Anything installed outside brings with it the issue of lightning strike and protection which may be something else you need to add to your list of concerns.
 

manuka

Senior Member
Add corrosion too! Back in the late 1980s a "dirty connection" on a rugged roof top frost sensor lead to my commercial system failing to detect frost conditions. A rare (for NZ) overnight freeze caused pipes in several panels to rupture. The system had run "well" (although not cost effectively on RoI) for ~3 years up to that point, but the repair/replacement of the panel(s) pretty much chopped into any energy savings we'd made...
 

Technical

Technical Support
Staff member
Rev-Ed use Winstar OLEDs and even say so on the AXE133 product page. Rapid overcharge for their sales of Winstar OLEDs - Technical has even said so.
No we didn't.

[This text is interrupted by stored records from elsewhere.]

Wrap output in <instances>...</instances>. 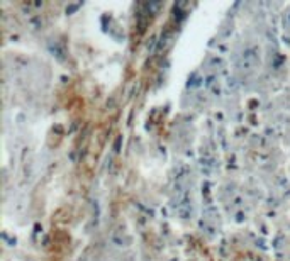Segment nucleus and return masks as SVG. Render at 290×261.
I'll return each instance as SVG.
<instances>
[]
</instances>
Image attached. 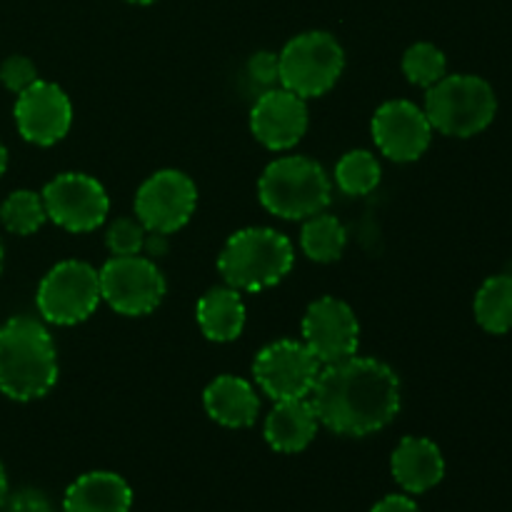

We said the quoted price at that time seemed excessive, which is very different to your overcharging interpretation. Rapid may be buying small quantities at a much higher input cost. A higher sale price does not automatically mean they are overcharging.
 

ed1066

Member
Again, thanks for everyone's help here. I have now been through the whole EMC Testing experience and have just now reported back using a new thread in this Forum.